My best friend is an ESFJ. And as much as INTPs are seen as alienated I think we bonded over her also feeling that way. Of course it's less apparent because she does tend, publicly, to always wear a smile. She's accommodating with outsiders. Because she is so traditional is a field (art) where hipsters dominate she feels like an outcast. Even in broader society her being more interested in traditonal homemaking and religion leaves her feeling misunderstood. She often express frustration about not seeing the "real" version of a person. It's very much the idea that their is a public and private face. She's very funny and also good from overly introverted ruminating types (INFP husband and me) because she draws put attention back to the outside world and practical matters. She can be more abstract but she doesn't enjoy it, and general stays out of heat discussions about things that we can't change or have no practical application. This can also be frustrating though because she does hve the tendency to exaggerate her personality. That is in retaliation to people she disagrees with, rather than finding middle ground, she will go even more to the extreme of her side even if her true opinions are more
Moderate. So if she is pulled into abstract discussions (or even pragmati ones) shell often say outlandishly dogmatic and dismissive things.

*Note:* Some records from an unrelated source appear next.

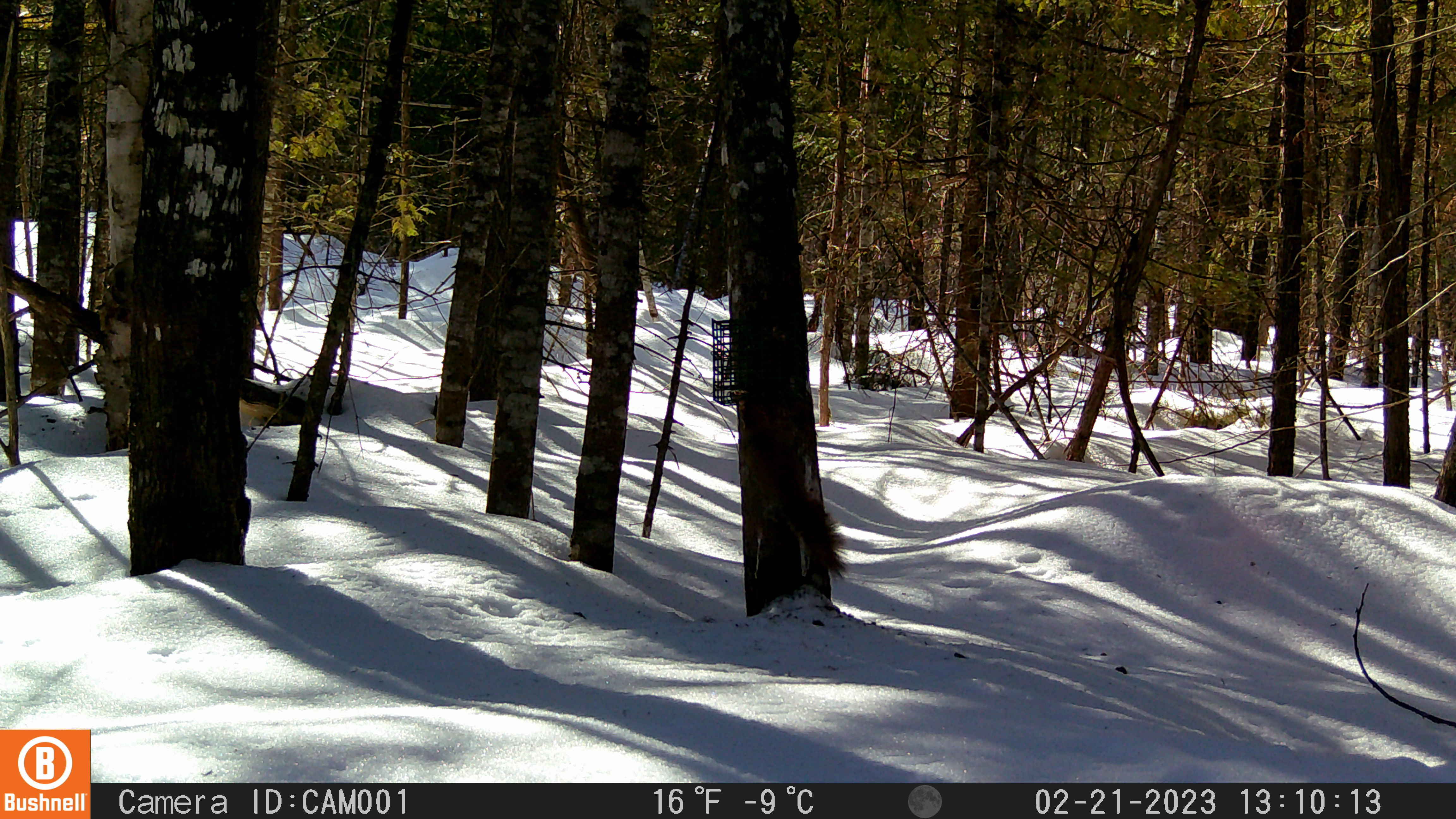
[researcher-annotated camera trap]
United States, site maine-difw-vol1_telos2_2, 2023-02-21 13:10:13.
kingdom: Animalia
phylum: Chordata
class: Mammalia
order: Rodentia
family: Sciuridae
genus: Tamiasciurus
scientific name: Tamiasciurus hudsonicus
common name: red squirrel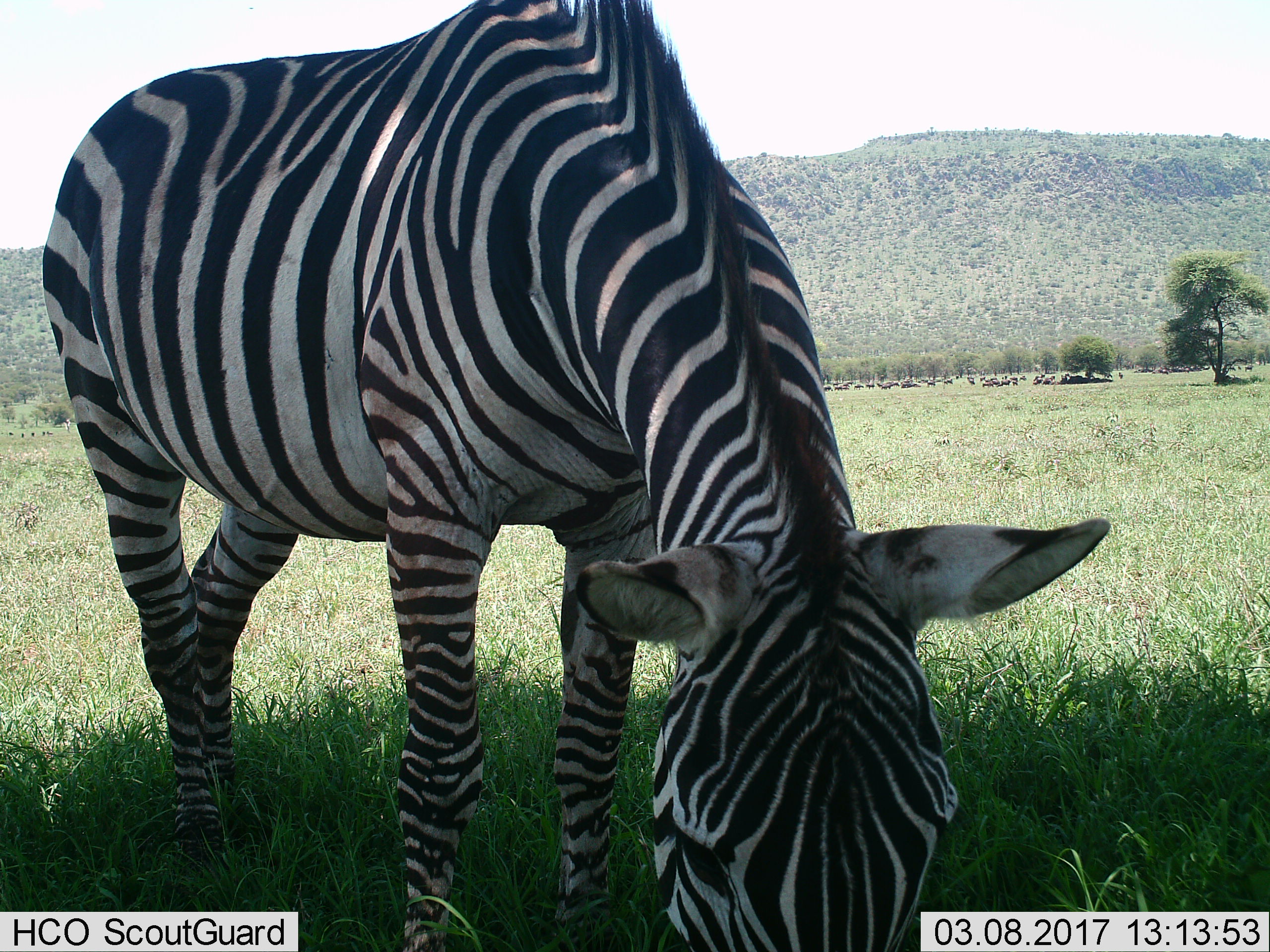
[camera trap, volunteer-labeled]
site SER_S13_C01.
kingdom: Animalia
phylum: Chordata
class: Mammalia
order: Perissodactyla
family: Equidae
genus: Equus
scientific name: Equus quagga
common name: plains zebra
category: zebraplains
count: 1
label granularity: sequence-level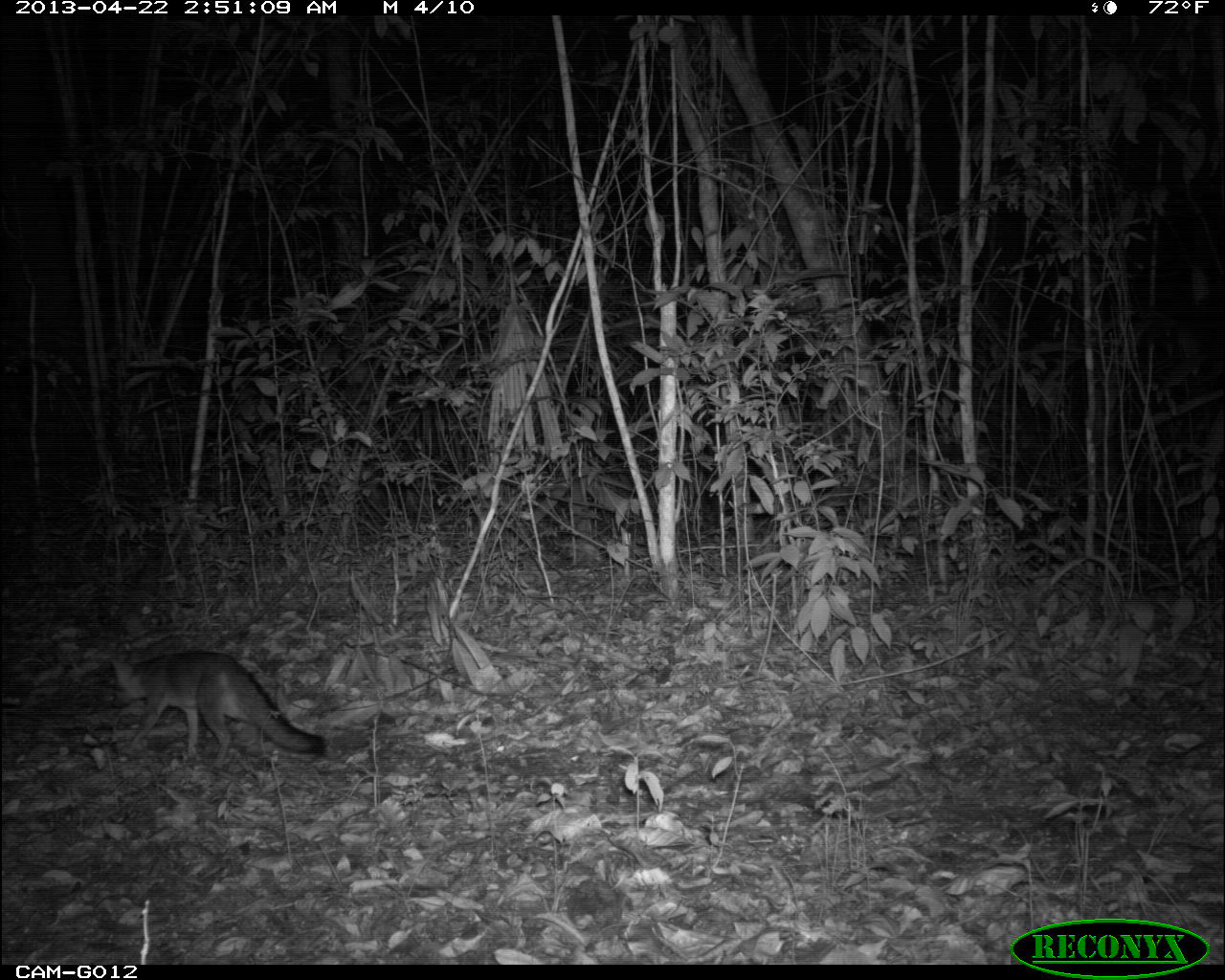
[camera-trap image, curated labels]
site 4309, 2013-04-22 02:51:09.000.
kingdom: Animalia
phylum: Chordata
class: Mammalia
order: Carnivora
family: Canidae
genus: Urocyon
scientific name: Urocyon cinereoargenteus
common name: gray fox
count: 1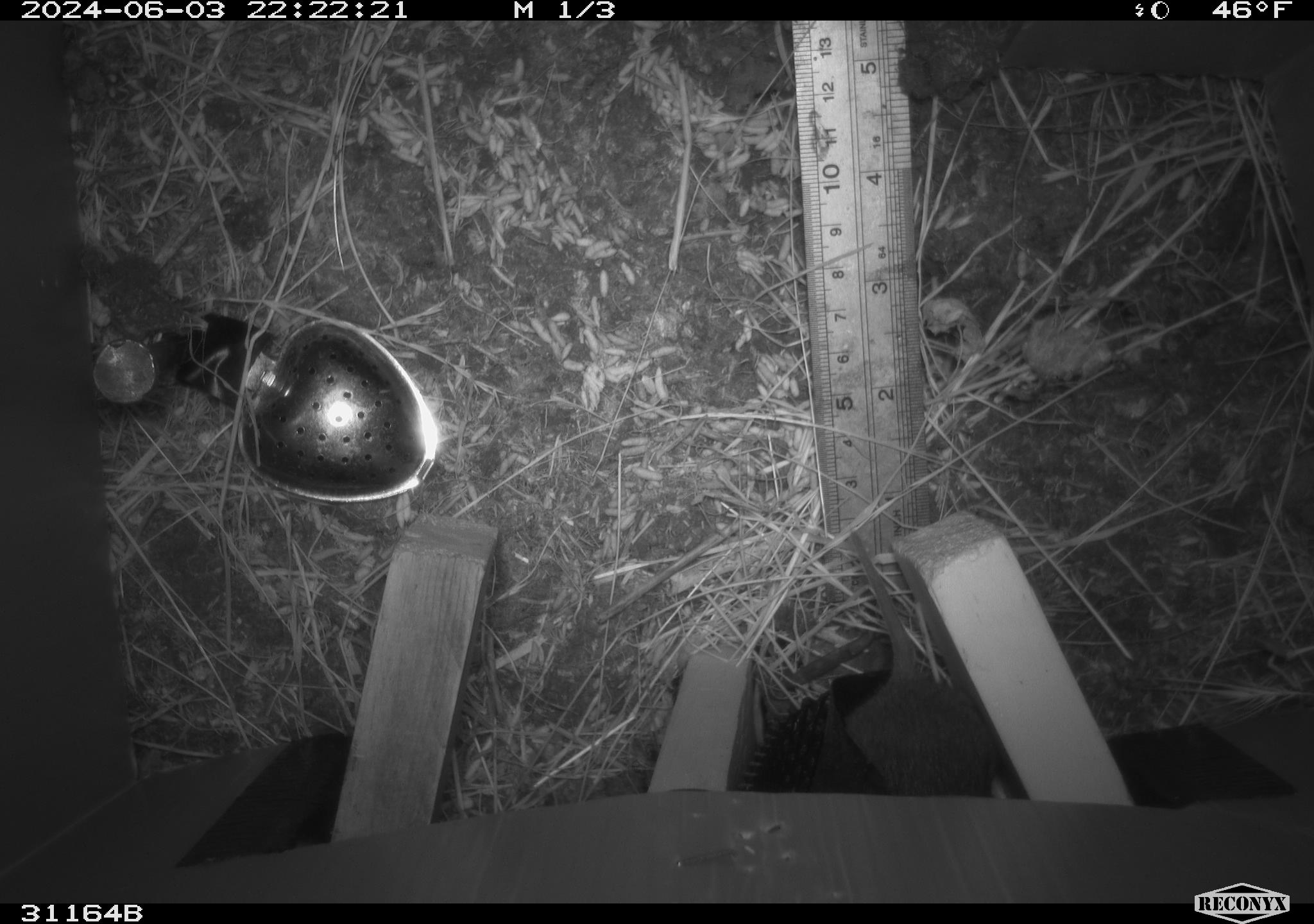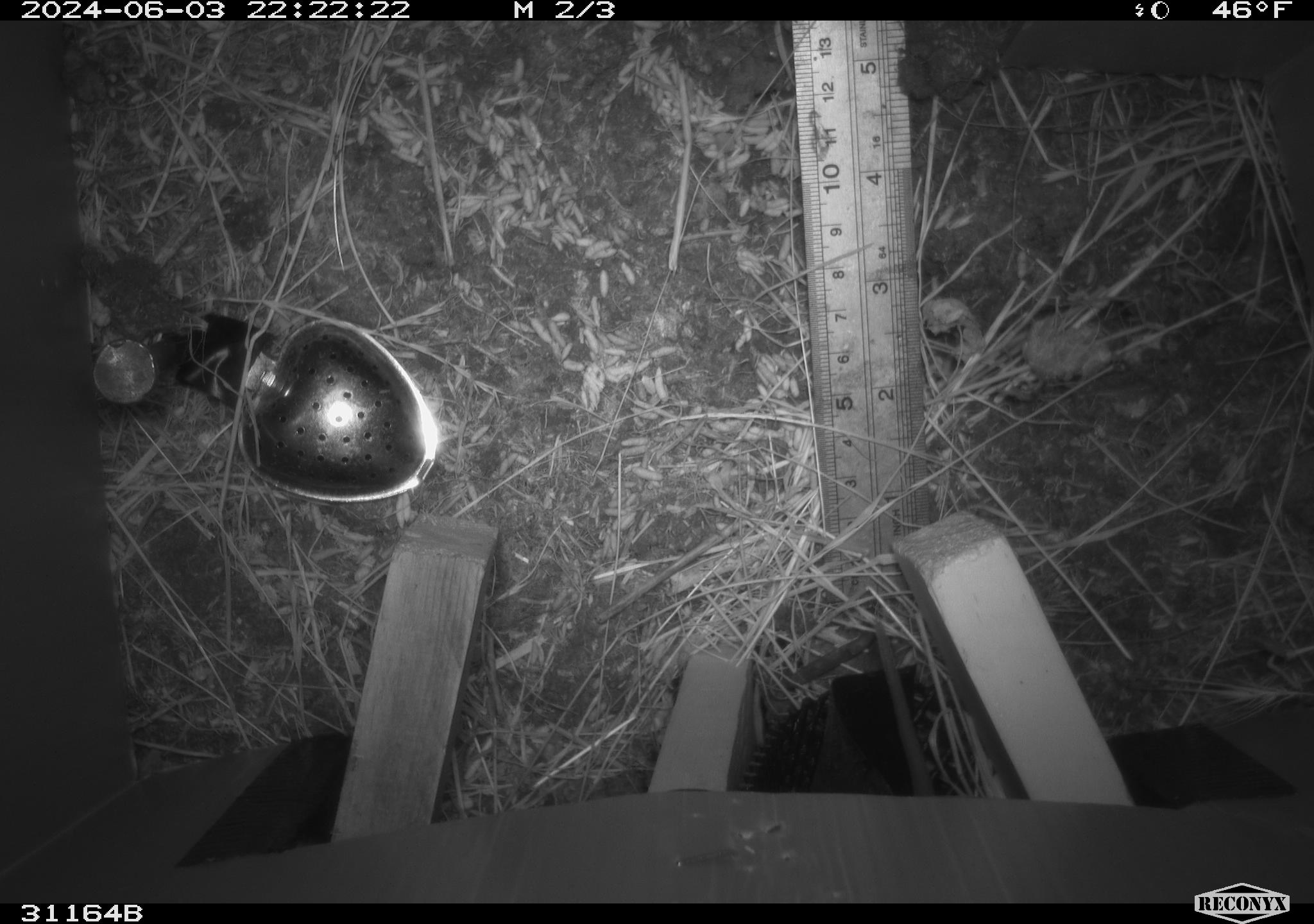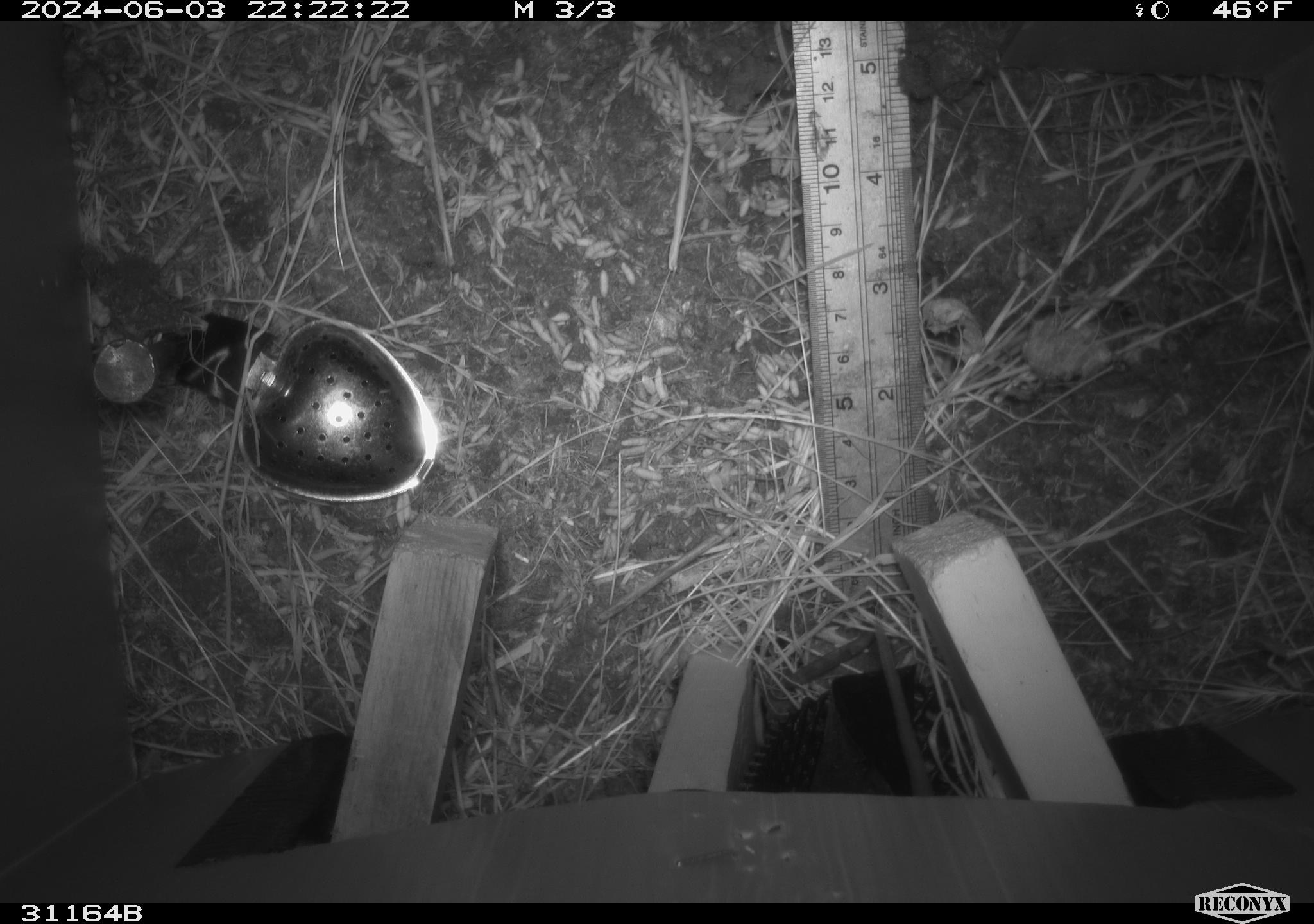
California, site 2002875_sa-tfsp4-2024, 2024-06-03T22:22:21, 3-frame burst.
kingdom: Animalia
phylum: Chordata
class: Mammalia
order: Rodentia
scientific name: Rodentia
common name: rodent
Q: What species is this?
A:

Also in private while she is more fun and interesting and complex she is also more
Controlling. She has a great tendency to see things as a power struggle, good vs evil. She tries to do the right things, which is generally the traditional things, and wants the people in her life to do the same. She'll say stuff like "now that I married" or "now that I'm an adult I have to do XYZ". Very tight ideas about what is appropriate. But generally her standards are higher for herself than anyone else and she doesn't expect people to do what she is unwilling too. But that can be horrifying to moral NTs or any NFs because she "gets" just doing things for the money, stealing, and general fraud if it gets you ahead. In one of her more exaggerate and hyper pragmatic moods she said if she didn't beilieve in god she would care about morality. Also I think she has weak ti and a disinterest in developing it, so while she does have logic for why she beilieved what she beilieved she is incapable of playing devils advocate or even entertaining other perspectives. I guess in a way we share the belief in absolute truth but her support of is very much sort an emotional forceful belief. He can prove it but he knows it.
All and all I lover her very much. I think people to often see her standards for herself as her standard for the world and feel judged and get offended. In her case specifically because she has the smiling face people don't know how to say "no" to her and get resentful. She is bossy but does it so subtlety that you can't just say "stop being bossy". I found that being direct is best though. Because she doesn't compromise any attempt you Make to compromise leads to a long drawn out bleeding where she gets her way, and is never forceful but you feel forced. You have just cut it off at the start and generally then she'll back
And also she geniunely does care. I read this about ENFJ but it think it's true of her too: she is putting on a face, a display, hiding things but it's not because she's fake. It's because she genuinely wants people to be comfortable And happy.